It went on to refer to analysis that showed the “median annual inflow into the system over the past 20 years is approximately half that of the preceding century”. Again, a look at the map of the system shows that much of that flow comes from the north. Particularly from tributaries around what is referred to as the northern basin, the area of the highest extraction rates from the Darling, and from those tributaries before it reaches the river.
When asked about environmental flows on Thursday, Ms Pavey insisted that they are always in place. Mr Keelty disagrees.
“There were perceptions that environmental water licences had been prioritised and treated differently to irrigation licences, but the enquiry found that “the environmental water holdings are comprised of exactly the same types of entitlements that are held by irrigators. In times of drought, the delivery of environmental water is scaled back which “implies that the environment does not need water during a drought.”
This is exactly what happened during the recent drought - no water - even in response to the Menindee fish kill in 2019.
Then there was the actor who, like Iago in Shakespeare’s Othello, pleaded her case. “NSW has given back a thousand Gigalitres to the environment from our farmers. And it hurt.”
Perhaps it did hurt. But let’s unpack that statement. We don’t know where that water came from. Moreover, we don’t know where it went. If it was in fact 1,000 gigalitres, not for the southern basin and the Menindee Lakes, but for the environmental flows mandated by the Murray Darling Basin. It certainly didn’t come down the river, so presumably, it flowed into the Murray from the Murrumbidgee.
But given that reports over the past decade suggest that the system is bedevilled by patchy metering, unmetered takes and the lack of real-time, accurate water accounting, that is hardly surprising. It may explain why the Wentworth Group of Concerned Scientists report published in 2019 found that in some of the years since the Murray Darling Basin Plan came into effect, the River Murray received up to 60% less water than expected, and the Darling River received as much as 80% less water, even when taking into account drought conditions. The Darling is principally under the control of Minister Pavey, who wants to have honest, mature conversations.

★ ★ ★ ★ ★ ★ ★

■ Work to do
1: Answer these questions from the passage on river water:
(a) How does the median annual inflow into the system over the past 20 years compare with that of the preceding century?
(b) What 2019 event is named as one to which no water was delivered in response?
(c) According to the Wentworth Group of Concerned Scientists report, how much less water did the Darling River receive in some years?
2: Based on the passage on river water, state whether each statement agrees with it, and support each answer with the deciding words from the passage:
(a) Mr Keelty agrees that environmental flows are always in place.
(b) The enquiry found that environmental water holdings consist of the same types of entitlements that irrigators hold.
(c) The Wentworth Group of Concerned Scientists report was published in 2021.
3: Quote the passage on river water from the words "This is exactly" up to and including the words "from the Murrumbidgee.".

[Spatial data with images]

★ ★ ★ ★ ★ ★ ★

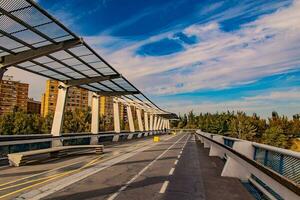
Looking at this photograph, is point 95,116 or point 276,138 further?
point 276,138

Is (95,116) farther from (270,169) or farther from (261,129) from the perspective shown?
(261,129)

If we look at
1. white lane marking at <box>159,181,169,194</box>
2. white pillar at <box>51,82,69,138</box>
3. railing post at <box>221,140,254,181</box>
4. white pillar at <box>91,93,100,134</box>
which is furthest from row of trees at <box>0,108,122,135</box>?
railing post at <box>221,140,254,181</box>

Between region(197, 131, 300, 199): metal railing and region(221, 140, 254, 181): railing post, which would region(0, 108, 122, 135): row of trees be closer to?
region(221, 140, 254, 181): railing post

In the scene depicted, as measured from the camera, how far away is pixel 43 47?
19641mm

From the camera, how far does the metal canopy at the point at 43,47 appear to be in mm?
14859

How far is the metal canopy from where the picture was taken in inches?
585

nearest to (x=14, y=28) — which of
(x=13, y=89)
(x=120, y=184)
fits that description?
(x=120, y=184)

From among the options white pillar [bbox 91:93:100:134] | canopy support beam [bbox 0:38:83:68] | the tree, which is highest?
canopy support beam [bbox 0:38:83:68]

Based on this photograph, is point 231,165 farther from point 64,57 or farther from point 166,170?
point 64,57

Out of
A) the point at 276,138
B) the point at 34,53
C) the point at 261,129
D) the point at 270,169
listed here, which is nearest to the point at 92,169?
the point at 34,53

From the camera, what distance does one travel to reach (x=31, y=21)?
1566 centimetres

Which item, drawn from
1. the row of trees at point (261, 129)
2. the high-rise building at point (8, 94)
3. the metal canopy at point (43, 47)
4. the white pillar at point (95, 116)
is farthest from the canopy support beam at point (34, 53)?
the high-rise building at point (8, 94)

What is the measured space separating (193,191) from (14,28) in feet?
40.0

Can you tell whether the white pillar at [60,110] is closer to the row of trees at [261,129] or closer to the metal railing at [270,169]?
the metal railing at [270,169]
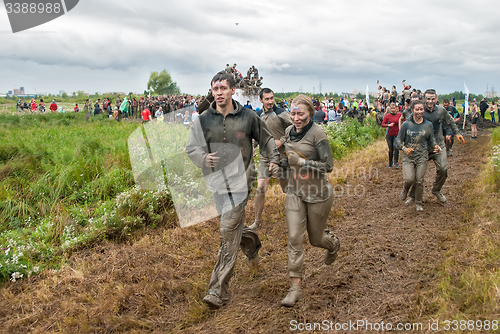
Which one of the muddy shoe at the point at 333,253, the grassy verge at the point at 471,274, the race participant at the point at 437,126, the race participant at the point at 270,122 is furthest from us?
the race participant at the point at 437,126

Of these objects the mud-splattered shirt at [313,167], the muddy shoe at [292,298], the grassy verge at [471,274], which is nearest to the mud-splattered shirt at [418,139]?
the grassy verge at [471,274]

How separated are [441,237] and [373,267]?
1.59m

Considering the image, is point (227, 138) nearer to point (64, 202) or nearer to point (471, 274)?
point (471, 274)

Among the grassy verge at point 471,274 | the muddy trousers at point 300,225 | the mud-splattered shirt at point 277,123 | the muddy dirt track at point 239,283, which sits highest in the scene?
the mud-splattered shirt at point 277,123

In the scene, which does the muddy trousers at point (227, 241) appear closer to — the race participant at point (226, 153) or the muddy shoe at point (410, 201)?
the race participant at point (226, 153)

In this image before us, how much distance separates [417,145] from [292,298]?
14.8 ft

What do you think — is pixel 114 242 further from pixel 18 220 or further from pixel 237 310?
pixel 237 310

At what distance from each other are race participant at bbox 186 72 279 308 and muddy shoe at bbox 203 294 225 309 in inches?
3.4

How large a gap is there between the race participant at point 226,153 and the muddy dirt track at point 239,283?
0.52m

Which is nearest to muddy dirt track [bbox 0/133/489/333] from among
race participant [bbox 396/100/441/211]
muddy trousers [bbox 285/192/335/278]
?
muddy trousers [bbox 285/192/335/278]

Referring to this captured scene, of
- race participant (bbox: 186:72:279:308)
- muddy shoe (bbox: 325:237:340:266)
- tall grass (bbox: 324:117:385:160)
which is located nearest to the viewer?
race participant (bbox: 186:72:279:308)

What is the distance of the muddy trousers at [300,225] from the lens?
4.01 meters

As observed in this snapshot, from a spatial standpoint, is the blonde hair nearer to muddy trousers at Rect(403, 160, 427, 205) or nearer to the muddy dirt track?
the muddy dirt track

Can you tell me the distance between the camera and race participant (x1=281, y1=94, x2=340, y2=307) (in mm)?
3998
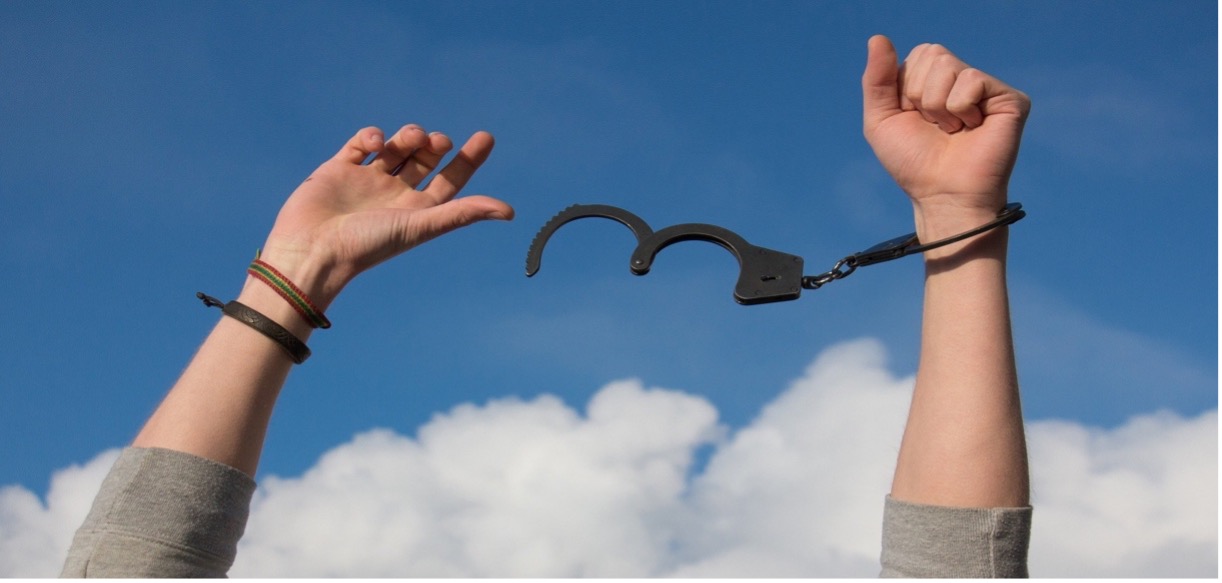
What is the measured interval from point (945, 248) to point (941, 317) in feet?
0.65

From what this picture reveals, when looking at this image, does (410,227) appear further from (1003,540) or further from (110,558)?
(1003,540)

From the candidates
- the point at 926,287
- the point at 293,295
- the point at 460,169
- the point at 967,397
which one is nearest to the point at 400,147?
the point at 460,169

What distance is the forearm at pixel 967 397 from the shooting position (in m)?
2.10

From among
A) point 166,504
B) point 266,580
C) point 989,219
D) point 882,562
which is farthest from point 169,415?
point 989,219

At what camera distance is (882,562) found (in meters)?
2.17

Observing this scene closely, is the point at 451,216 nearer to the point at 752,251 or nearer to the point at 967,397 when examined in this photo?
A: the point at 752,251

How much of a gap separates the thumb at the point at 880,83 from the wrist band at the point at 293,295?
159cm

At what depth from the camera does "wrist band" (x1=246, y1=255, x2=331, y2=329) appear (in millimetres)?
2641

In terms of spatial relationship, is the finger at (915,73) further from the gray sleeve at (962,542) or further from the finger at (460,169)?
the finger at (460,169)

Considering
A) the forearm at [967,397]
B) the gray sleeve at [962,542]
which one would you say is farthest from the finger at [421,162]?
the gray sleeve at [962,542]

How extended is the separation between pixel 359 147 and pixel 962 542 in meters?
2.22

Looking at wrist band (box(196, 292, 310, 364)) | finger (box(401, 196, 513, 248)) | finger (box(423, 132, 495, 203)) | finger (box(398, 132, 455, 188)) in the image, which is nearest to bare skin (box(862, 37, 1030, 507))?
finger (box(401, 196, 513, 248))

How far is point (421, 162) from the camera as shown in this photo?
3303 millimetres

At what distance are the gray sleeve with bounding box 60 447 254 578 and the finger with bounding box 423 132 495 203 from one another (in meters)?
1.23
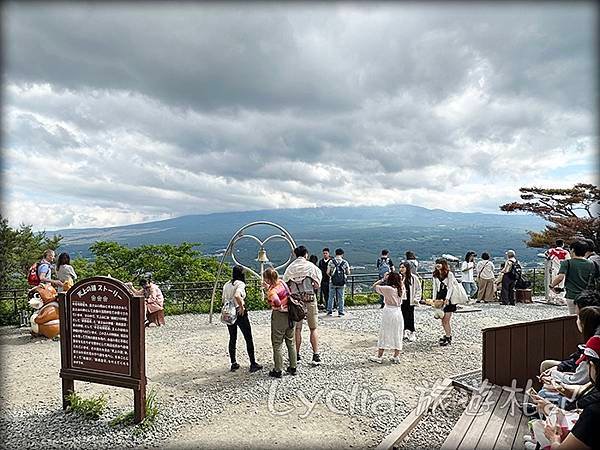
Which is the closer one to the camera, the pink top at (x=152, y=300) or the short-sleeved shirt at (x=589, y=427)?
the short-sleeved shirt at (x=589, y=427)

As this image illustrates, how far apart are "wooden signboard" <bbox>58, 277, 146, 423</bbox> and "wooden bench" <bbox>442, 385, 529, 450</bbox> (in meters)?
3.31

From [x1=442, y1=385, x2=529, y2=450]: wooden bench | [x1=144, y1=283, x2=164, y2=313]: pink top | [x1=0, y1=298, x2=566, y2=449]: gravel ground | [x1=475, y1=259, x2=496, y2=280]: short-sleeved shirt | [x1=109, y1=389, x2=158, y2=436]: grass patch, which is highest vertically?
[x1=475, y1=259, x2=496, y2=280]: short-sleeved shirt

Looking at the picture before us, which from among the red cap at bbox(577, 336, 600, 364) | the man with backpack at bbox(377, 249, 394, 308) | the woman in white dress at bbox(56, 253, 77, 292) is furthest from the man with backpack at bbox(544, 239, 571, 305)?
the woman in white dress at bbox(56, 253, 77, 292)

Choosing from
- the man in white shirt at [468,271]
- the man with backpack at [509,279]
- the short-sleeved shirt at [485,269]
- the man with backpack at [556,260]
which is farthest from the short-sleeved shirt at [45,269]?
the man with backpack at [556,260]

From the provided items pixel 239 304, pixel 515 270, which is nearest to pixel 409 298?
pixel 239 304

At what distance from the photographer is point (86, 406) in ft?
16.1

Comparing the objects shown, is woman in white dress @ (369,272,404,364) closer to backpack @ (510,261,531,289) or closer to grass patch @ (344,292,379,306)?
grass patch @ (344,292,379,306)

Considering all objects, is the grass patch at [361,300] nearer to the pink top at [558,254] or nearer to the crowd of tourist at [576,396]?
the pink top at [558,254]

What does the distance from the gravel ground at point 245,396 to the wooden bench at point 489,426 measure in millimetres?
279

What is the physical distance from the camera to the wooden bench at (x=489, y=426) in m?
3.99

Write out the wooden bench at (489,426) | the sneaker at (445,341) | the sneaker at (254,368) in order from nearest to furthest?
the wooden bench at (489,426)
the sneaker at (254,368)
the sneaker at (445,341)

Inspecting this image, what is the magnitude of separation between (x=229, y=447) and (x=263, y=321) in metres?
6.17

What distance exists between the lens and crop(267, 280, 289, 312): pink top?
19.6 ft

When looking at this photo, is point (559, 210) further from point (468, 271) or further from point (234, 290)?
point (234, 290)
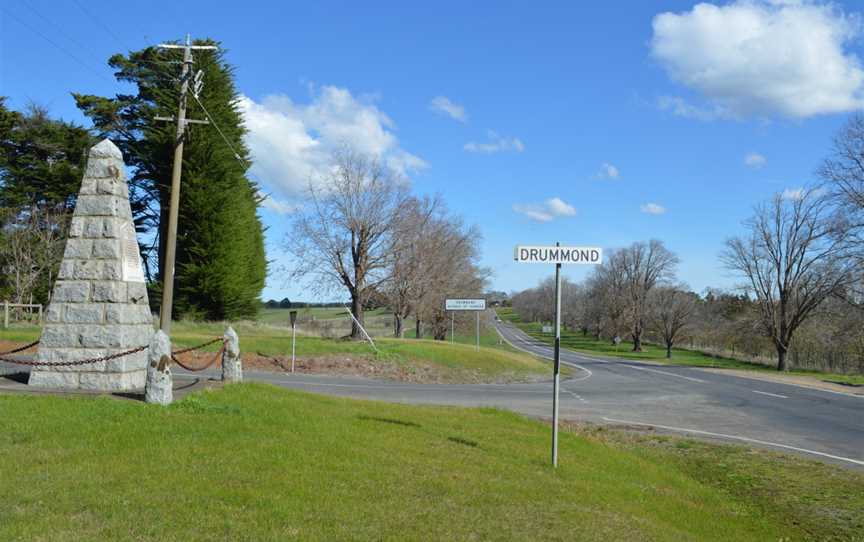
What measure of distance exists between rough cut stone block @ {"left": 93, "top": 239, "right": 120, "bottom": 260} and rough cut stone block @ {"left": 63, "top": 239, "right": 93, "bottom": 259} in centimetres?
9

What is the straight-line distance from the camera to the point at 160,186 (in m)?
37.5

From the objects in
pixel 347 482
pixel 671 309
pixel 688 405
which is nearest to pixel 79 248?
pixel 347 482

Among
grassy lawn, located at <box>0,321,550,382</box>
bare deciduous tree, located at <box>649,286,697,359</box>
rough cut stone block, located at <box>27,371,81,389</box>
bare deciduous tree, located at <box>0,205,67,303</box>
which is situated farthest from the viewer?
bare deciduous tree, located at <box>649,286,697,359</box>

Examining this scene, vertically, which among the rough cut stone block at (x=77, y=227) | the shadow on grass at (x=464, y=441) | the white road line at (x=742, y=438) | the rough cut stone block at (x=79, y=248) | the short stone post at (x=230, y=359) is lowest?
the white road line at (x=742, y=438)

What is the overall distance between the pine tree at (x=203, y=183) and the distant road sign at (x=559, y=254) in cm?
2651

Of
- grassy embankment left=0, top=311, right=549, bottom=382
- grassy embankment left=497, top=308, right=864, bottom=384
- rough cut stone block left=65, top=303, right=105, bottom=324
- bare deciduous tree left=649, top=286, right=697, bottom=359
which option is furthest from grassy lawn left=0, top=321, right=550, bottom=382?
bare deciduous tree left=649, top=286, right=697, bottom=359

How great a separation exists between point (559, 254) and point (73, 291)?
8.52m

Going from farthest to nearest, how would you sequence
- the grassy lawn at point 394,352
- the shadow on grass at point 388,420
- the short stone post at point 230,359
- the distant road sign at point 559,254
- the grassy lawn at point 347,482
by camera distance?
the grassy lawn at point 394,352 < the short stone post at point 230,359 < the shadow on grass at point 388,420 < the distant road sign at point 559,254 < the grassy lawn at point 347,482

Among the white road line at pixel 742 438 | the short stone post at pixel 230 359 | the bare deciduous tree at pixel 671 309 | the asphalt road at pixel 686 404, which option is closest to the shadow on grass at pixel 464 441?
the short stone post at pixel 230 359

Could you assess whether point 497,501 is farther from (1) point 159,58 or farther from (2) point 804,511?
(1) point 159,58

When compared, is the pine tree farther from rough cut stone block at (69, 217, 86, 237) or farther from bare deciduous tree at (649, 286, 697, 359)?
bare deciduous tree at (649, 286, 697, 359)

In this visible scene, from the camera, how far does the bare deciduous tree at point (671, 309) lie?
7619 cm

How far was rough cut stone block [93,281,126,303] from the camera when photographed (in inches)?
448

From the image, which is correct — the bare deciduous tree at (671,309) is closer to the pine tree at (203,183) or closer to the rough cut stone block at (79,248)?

★ ★ ★ ★ ★ ★ ★

■ Replies
1:
(a) It is approximately half that of the preceding century.
(b) The Menindee fish kill.
(c) As much as 80% less.

2:
(a) No: "Ms Pavey insisted that they are always in place. Mr Keelty disagrees."
(b) Yes: "the environmental water holdings are comprised of exactly the same types of entitlements that are held by irrigators"
(c) No: "the Wentworth Group of Concerned Scientists report published in 2019"

3:
This is exactly what happened during the recent drought - no water - even in response to the Menindee fish kill in 2019.
Then there was the actor who, like Iago in Shakespeare’s Othello, pleaded her case. “NSW has given back a thousand Gigalitres to the environment from our farmers. And it hurt.”
Perhaps it did hurt. But let’s unpack that statement. We don’t know where that water came from. Moreover, we don’t know where it went. If it was in fact 1,000 gigalitres, not for the southern basin and the Menindee Lakes, but for the environmental flows mandated by the Murray Darling Basin. It certainly didn’t come down the river, so presumably, it flowed into the Murray from the Murrumbidgee.